Entrypoint: podcast_scraper gi validate ./output/metadata --strict, gi export --output-dir /path/to/output --format ndjson, gi inspect --episode-path /path/to/ep.gi.json, gi show-insight --id insight:<id-from-gi.json> --output-dir /path/to/output, gi explore --output-dir /path/to/output [--topic "AI"] [--speaker "HOST"], or gi query --output-dir /path/to/output --question 'What insights about inflation?'.

Browser visualization (prototype)

To explore gi.json (and optionally kg.json) as an interactive graph — filters, metrics, Chart.js bars, and either vis-network or Cytoscape.js — run make serve-gi-kg-viz from the repo root and open http://127.0.0.1:8765/. Prefer this over opening the HTML files as file://, so browser CDNs load reliably.

Full usage and layout of the static app: Development Guide — GI / KG browser viewer and web/gi-kg-viz/README.md.


Use Cases

  • Topic research: Find all insights (and evidence) for a topic across episodes.
  • Speaker mapping: See which speakers said which quotes and which insights they support.
  • Evidence-backed retrieval: Filter for grounded-only insights; jump from insight to quote to timestamp in the transcript.
  • Insight Explorer: Browse insights by topic with quotes and episode context (RFC-050).

Troubleshooting

  • No gi.json: Ensure generate_gi is true and the pipeline ran past the GIL stage.
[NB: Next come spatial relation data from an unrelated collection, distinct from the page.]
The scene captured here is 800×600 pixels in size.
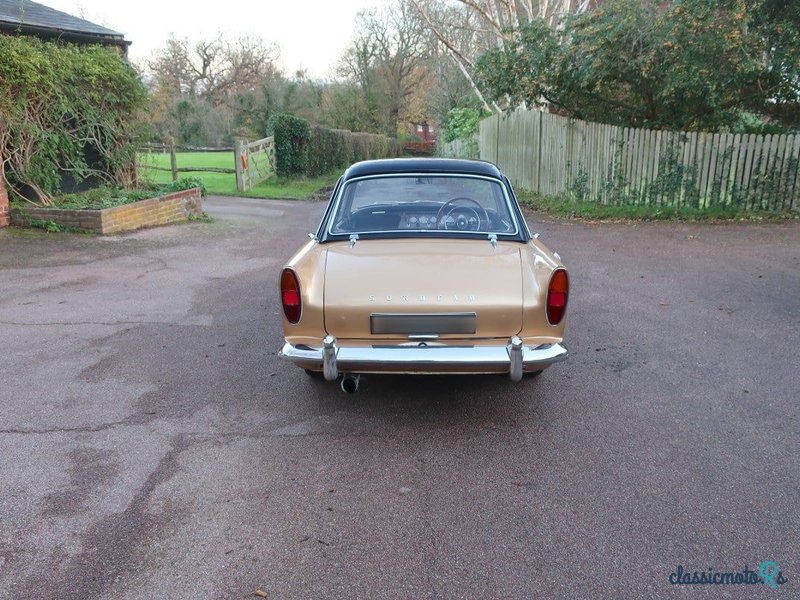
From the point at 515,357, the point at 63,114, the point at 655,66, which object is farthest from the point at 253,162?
the point at 515,357

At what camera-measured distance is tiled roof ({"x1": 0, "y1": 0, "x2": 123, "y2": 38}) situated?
35.9 ft

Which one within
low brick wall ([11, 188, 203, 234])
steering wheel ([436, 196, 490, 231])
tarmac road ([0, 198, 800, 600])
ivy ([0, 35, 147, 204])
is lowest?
tarmac road ([0, 198, 800, 600])

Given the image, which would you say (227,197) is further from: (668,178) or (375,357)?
(375,357)

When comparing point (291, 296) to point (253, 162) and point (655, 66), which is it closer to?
point (655, 66)

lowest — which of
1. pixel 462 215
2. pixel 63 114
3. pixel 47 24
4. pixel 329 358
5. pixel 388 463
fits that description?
pixel 388 463

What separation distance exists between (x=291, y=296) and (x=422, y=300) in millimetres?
829

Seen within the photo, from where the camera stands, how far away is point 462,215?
4.87 metres

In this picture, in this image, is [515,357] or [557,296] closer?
[515,357]

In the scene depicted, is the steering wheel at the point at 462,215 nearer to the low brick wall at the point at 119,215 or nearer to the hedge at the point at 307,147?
the low brick wall at the point at 119,215

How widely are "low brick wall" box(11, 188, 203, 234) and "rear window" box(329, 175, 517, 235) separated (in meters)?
7.21

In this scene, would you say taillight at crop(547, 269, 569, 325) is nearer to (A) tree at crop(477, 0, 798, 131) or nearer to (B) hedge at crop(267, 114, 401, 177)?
(A) tree at crop(477, 0, 798, 131)

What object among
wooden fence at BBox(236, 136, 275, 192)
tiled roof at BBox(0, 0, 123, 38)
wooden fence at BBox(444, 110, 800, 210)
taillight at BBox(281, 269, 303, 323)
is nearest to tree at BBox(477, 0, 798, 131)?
wooden fence at BBox(444, 110, 800, 210)

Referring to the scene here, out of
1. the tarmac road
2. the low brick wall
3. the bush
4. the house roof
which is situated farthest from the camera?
the bush

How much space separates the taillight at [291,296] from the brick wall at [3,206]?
867 centimetres
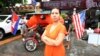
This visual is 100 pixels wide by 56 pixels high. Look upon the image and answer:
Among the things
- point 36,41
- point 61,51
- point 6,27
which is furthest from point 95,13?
point 61,51

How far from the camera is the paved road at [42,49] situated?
29.7 ft

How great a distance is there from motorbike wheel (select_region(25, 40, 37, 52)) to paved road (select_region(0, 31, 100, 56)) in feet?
0.54

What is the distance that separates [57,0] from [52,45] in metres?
12.1

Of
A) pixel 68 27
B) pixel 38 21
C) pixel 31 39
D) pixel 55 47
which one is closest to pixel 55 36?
pixel 55 47

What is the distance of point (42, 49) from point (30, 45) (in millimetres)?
660

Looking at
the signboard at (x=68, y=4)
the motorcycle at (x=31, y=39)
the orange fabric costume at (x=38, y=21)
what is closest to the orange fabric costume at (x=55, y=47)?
the motorcycle at (x=31, y=39)

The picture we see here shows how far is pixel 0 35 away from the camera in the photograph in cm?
1513

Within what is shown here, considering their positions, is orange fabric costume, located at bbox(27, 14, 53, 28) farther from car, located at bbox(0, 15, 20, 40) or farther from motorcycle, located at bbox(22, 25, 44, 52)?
car, located at bbox(0, 15, 20, 40)

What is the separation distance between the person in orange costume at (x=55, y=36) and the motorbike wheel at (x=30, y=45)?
5583 millimetres

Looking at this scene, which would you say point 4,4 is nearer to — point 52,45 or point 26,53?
point 26,53

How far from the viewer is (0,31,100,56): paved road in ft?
29.7

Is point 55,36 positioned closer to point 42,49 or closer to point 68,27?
point 42,49

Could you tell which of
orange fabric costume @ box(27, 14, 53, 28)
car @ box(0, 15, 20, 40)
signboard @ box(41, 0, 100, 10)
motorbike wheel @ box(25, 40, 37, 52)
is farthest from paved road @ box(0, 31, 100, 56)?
signboard @ box(41, 0, 100, 10)

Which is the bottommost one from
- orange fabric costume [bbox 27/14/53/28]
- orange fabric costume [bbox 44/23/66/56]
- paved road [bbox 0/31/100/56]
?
paved road [bbox 0/31/100/56]
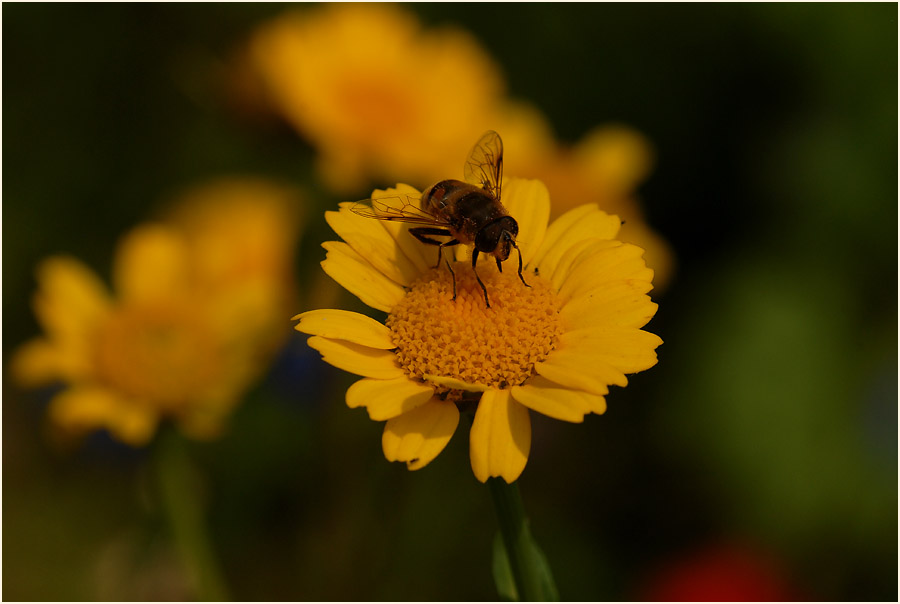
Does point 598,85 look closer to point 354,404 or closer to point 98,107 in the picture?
point 98,107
Check that the episode has a transcript and that the GIL stage did not error (logs).
  • Validation errors: Run artifact validation against docs/architecture/gi/gi.schema.json; fix any missing required fields or invalid types (see ontology for rules).
  • Ungrounded insights: Some insights may be grounded=false if no quote passed the evidence thresholds. This is intentional transparency; you can tune QA/NLI thresholds in config when available.
  • Evidence stack / model load: If embedding, QA, or NLI models fail to load, check device (e.g. embedding_device, nli_device) and that sentence-transformers and transformers are installed (e.g. pip install -e ".[ml]").
  • Provider-based evidence: If you set quote_extraction_provider or entailment_provider to an LLM (e.g. openai), ensure that provider is initialized (same as for summarization) and the required API key is set. LLM providers implement extract_quotes and score_entailment via their chat API; ML providers use the local QA and NLI models (see gi_qa_model, gi_nli_model).